▶ **Directive 1**
Output the portion of the betta tank forum thread below between "to make things" and "(Apr 21, 2011)", inclusive.

▶ **Extracted text**
..........

# New Start for old betta tank



## Rob72 (Apr 2, 2011)

to make things short, setting up the betta tank again, old tank started leaking so its gone and another 10g is being setup, got it cleaned up and in the house with the 2 peices of driftwood for that tank heres a few pics so far not much work yet but work in progress


----------



## holly12 (Apr 21, 2011)

Love the wood and how it's set up! The Betta will love swimming through it! (Where's he staying for now?)


----------



## Rob72 (Apr 2, 2011)

in the cube for now, and he dont like it at all


----------



## jrman83 (Jul 9, 2010)

Is that wood already soaked? That is at least 2 weeks worth of soaking to get it to sink right. Clear the tub, lol.


----------



## Rob72 (Apr 2, 2011)

its in the spare bathroom tub right now soaking, its doing pretty good, plus its a tight fit so its kinda wedged in


----------



## Summer (Oct 3, 2011)

..........

▶ **Information provided**
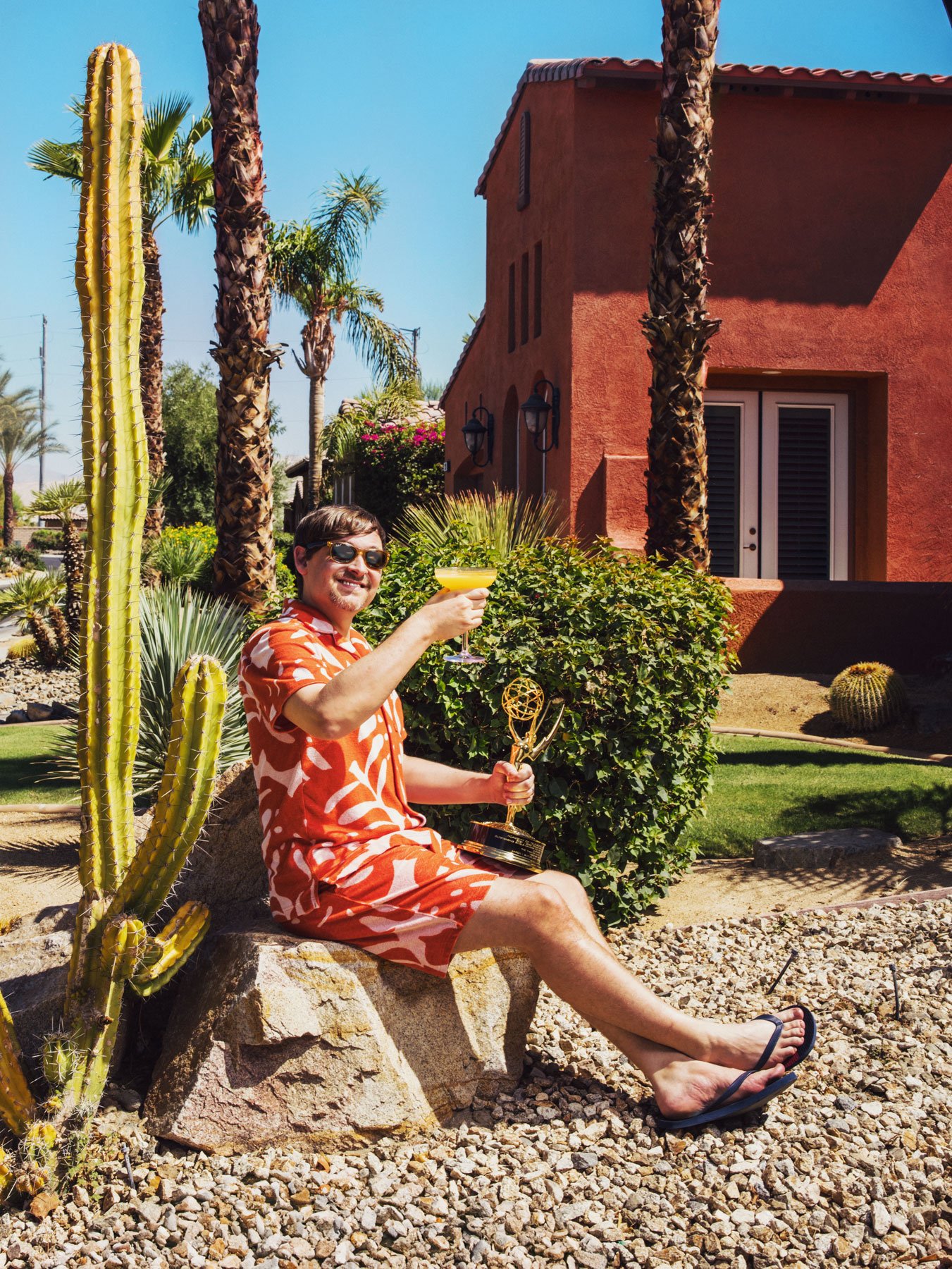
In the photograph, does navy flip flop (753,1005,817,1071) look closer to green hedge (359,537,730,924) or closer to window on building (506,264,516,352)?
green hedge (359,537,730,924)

..........

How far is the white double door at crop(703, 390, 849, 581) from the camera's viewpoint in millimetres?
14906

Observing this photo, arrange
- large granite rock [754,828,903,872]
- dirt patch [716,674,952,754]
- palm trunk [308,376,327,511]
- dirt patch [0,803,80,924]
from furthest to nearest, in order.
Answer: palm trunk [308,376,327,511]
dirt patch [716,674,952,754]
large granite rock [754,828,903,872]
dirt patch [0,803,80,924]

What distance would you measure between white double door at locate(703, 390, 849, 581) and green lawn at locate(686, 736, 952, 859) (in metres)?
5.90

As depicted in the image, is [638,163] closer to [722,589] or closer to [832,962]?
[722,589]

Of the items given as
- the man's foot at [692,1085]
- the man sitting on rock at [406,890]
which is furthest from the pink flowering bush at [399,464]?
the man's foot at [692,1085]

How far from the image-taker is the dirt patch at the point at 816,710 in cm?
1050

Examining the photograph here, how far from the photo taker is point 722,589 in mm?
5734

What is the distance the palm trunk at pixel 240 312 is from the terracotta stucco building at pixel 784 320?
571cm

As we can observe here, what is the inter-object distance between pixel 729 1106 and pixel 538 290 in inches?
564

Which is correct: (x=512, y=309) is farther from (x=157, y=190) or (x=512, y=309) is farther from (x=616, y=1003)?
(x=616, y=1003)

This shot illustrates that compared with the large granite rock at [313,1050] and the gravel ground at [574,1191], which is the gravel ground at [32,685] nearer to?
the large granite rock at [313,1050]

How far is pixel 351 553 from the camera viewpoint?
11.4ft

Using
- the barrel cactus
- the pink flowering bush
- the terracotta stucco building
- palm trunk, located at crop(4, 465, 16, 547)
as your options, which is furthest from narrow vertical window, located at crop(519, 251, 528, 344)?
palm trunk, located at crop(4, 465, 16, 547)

..........

▶ **Directive 2**
From the listing above, extract every line that contains the word "trunk".

▶ **Exercise output 1**
to make things short, setting up the betta tank again, old tank started leaking so its gone and another 10g is being setup, got it cleaned up and in the house with the 2 peices of driftwood for that tank heres a few pics so far not much work yet but work in progress


----------



## holly12 (Apr 21, 2011)

▶ **Exercise output 2**
- palm trunk [308,376,327,511]
Answer: palm trunk [308,376,327,511]
What is the distance the palm trunk at pixel 240 312 is from the terracotta stucco building at pixel 784 320?
- palm trunk, located at crop(4, 465, 16, 547)
palm trunk, located at crop(4, 465, 16, 547)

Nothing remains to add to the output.